Peter H.M. Brooks wrote:
> I'm making a curry for my father's 85th birthday party tomorrow. Not
> that that's particularly relevant to the post, but still...
>
> My sister works for a food retailer and is consequently paranoid about
> various matters related to food - as, of course, any good food retailer
> must be. I'm not sure that quite the same level of paranoia is required
> at home though.
>
> My sister is of the opinion that it would be dangerous to re-heat the
> curry tomorrow morning, then travel over to her house (a twenty minute
> drive) and then heat it again for serving. She's afraid that everybody
> will be poisoned if this happens. According to her re-heating the food
> twice will be much more dangerous than re-heating it twice.
>
> She might be right, but I'm interested to know exactly what the
> mechanism is. If I heat food to boiling point then only bacteria that
> survive at higher temparatures will survive, during the cooling period
> it may indeed be re-colonised, by bacteria from the air but again this
> would be killed by re-heating to boiling (and keeping it there for a few
> minutes, of course).
>
> I can see that it is wise usually to keep food refridgerated and only
> heat that which is required shortly before the meal, and I'm not
> advocating re-heating the same curry many times over several days.
> However, I am interested to know just how big the danger of food
> poisoning would be from two re-headings tomorrow relative to only one.
> Would it truly create a danger of poisoning or is it paranoid to worry
> about it?
>
> If there's an URL describing bacterial growth and re-heating food
> showing research results I'd be delighted to read that.
>
Your sister is a nut.
But... Why don't you take the curry over there cold? That will make
her happy, and it will be less work for you.

# ACTIVITY
Copy the passage of the post on reheating curry verbatim, from "Peter H.M. Brooks" to "post, but still...".

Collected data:

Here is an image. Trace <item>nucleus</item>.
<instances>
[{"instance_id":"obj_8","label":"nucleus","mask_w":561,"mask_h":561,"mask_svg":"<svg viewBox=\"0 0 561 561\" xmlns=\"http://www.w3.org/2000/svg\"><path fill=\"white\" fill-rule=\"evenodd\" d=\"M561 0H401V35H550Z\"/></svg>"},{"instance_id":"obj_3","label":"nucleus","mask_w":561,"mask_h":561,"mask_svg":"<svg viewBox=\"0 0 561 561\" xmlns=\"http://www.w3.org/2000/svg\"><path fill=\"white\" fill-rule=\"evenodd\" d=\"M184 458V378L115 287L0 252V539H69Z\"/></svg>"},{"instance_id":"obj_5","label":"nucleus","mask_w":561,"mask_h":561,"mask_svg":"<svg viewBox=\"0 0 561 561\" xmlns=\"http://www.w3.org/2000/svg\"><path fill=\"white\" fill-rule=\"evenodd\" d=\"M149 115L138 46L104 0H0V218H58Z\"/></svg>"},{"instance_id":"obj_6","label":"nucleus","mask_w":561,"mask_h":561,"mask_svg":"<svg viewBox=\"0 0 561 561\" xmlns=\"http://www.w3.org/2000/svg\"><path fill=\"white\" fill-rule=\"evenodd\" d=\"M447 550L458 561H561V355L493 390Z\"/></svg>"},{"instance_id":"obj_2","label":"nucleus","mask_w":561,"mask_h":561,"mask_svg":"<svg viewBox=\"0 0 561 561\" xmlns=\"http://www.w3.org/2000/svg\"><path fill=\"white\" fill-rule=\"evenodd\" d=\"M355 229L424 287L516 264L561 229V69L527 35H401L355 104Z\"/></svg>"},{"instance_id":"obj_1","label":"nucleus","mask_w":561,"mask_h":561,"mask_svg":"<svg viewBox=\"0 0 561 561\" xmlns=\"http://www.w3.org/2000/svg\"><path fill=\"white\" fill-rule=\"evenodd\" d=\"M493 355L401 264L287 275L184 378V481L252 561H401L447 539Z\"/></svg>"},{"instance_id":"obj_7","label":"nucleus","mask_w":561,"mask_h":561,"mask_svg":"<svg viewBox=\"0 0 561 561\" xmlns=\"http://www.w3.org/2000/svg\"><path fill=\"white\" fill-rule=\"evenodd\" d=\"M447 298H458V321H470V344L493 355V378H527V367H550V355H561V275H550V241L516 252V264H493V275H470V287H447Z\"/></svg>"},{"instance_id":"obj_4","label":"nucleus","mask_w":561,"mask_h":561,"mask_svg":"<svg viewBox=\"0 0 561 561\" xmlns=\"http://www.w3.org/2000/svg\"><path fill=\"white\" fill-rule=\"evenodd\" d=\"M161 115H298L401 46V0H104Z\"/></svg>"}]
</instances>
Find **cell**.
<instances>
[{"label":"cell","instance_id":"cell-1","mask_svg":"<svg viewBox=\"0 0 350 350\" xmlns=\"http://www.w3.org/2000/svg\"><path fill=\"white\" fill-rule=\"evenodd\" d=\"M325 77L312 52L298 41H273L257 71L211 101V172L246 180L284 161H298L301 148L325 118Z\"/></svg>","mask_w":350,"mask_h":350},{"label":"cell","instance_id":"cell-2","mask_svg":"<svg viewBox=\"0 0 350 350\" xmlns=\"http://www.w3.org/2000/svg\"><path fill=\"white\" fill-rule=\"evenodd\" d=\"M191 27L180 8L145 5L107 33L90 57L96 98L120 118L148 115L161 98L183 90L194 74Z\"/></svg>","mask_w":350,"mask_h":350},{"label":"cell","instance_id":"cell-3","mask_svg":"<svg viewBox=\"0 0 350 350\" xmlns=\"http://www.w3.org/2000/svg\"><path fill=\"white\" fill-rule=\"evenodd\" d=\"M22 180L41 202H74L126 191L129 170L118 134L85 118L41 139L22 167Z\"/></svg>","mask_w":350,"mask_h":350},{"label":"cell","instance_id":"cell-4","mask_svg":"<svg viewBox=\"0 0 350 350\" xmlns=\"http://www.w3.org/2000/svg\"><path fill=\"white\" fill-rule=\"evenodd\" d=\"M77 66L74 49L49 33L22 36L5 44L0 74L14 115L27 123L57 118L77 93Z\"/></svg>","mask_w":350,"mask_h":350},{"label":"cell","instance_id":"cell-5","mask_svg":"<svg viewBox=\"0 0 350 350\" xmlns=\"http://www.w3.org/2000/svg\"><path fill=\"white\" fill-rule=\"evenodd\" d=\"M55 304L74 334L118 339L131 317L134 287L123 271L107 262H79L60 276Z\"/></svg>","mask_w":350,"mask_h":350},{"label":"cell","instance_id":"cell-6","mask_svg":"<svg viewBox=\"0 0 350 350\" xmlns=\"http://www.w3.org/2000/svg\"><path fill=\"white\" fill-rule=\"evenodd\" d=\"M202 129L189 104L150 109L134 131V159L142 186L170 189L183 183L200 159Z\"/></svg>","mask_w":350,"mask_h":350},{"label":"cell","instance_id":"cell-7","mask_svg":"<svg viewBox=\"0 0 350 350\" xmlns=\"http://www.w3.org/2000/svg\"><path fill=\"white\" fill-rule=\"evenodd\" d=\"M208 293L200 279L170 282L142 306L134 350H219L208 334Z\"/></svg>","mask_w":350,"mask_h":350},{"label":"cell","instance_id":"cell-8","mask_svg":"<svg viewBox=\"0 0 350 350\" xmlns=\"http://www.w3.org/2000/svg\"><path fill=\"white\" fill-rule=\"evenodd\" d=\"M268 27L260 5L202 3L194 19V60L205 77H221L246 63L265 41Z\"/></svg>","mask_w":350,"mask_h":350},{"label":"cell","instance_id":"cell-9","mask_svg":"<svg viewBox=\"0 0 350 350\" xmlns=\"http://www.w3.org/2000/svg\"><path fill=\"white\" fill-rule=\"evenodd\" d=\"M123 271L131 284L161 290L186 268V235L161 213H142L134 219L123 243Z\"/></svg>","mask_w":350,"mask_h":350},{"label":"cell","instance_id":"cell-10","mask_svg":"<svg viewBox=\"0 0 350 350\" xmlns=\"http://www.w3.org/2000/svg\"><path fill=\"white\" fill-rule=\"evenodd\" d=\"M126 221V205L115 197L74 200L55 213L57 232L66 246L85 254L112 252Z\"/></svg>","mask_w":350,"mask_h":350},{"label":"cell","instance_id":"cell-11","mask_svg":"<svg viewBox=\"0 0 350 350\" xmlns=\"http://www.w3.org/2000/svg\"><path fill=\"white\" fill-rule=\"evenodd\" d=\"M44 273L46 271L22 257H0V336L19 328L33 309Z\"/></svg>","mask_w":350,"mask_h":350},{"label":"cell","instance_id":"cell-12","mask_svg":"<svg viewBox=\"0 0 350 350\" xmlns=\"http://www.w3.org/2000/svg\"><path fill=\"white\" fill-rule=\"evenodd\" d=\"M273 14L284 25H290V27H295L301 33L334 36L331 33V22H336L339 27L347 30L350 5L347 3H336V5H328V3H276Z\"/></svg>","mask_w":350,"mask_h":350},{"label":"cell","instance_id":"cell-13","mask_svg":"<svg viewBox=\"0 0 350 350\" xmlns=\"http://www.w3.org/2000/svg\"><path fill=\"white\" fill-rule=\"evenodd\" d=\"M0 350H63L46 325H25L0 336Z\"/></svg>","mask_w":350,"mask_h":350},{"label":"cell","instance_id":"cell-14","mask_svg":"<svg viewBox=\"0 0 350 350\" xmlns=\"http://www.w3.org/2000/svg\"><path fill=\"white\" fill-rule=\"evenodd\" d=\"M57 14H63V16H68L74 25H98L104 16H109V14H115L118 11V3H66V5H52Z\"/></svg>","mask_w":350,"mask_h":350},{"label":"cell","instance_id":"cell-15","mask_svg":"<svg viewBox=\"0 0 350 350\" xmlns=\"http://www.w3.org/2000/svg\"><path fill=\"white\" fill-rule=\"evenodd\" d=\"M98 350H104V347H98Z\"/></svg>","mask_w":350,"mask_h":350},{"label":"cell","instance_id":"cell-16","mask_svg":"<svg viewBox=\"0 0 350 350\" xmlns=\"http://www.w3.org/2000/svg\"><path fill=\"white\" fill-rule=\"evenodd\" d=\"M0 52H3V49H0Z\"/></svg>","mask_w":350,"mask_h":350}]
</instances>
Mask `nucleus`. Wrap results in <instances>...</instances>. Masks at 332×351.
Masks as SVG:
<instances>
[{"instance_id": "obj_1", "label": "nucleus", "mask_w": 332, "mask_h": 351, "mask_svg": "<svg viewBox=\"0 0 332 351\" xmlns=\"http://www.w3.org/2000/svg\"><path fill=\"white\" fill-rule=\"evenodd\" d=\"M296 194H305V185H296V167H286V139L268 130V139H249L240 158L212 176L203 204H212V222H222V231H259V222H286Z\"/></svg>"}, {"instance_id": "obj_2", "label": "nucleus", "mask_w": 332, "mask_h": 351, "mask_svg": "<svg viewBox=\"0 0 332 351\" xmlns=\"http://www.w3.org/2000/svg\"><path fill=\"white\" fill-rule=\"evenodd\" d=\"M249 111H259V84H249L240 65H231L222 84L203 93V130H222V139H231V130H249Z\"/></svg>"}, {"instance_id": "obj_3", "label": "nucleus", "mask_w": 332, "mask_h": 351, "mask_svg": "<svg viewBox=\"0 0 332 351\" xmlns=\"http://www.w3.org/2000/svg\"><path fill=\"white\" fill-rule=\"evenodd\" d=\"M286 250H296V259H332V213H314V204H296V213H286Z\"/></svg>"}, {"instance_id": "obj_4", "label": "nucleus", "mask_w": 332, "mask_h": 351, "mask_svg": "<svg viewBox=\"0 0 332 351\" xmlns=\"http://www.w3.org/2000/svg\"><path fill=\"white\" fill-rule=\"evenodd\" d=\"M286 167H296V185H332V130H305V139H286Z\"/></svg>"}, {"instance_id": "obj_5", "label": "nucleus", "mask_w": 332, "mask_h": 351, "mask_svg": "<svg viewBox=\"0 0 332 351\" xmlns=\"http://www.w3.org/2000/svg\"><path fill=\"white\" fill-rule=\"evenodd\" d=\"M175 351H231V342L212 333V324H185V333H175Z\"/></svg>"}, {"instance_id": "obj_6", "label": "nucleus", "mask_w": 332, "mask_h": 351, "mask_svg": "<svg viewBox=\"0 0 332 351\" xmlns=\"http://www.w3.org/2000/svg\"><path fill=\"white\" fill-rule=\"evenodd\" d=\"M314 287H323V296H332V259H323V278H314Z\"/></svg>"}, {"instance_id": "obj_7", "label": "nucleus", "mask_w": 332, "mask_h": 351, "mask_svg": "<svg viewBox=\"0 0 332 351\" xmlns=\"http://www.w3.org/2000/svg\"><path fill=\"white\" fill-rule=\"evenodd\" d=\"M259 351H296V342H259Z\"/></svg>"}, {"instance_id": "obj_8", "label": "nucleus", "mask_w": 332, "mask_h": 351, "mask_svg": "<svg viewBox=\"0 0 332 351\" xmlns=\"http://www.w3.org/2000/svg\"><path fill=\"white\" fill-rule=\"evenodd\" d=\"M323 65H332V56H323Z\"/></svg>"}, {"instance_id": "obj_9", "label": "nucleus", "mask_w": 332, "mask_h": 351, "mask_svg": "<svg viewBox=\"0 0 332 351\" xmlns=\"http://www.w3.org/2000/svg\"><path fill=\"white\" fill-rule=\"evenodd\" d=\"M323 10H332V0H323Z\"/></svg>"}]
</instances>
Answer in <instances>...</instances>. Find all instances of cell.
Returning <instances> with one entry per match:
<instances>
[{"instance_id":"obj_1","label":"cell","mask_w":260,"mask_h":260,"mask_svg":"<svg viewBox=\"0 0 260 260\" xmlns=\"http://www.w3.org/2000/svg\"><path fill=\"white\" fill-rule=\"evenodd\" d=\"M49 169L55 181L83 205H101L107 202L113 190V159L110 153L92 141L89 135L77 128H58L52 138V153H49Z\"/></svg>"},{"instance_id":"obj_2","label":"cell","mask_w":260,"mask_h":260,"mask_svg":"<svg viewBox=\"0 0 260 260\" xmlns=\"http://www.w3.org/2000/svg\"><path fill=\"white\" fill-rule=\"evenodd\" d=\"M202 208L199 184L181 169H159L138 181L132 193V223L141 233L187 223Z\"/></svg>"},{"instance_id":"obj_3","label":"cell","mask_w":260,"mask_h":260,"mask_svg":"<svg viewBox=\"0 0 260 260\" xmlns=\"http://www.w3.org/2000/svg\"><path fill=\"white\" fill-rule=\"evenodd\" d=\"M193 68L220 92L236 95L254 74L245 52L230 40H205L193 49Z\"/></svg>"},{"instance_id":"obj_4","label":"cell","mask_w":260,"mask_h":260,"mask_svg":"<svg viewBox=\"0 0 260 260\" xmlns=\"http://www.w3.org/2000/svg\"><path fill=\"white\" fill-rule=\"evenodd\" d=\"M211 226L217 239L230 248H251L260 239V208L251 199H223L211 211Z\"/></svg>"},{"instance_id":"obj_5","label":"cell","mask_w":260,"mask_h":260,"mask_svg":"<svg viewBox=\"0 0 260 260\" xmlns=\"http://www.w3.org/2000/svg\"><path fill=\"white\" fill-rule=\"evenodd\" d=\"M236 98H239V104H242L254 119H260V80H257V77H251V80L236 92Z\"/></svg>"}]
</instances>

# THE ANSWER
Peter H.M. Brooks wrote:
> I'm making a curry for my father's 85th birthday party tomorrow. Not
> that that's particularly relevant to the post, but still...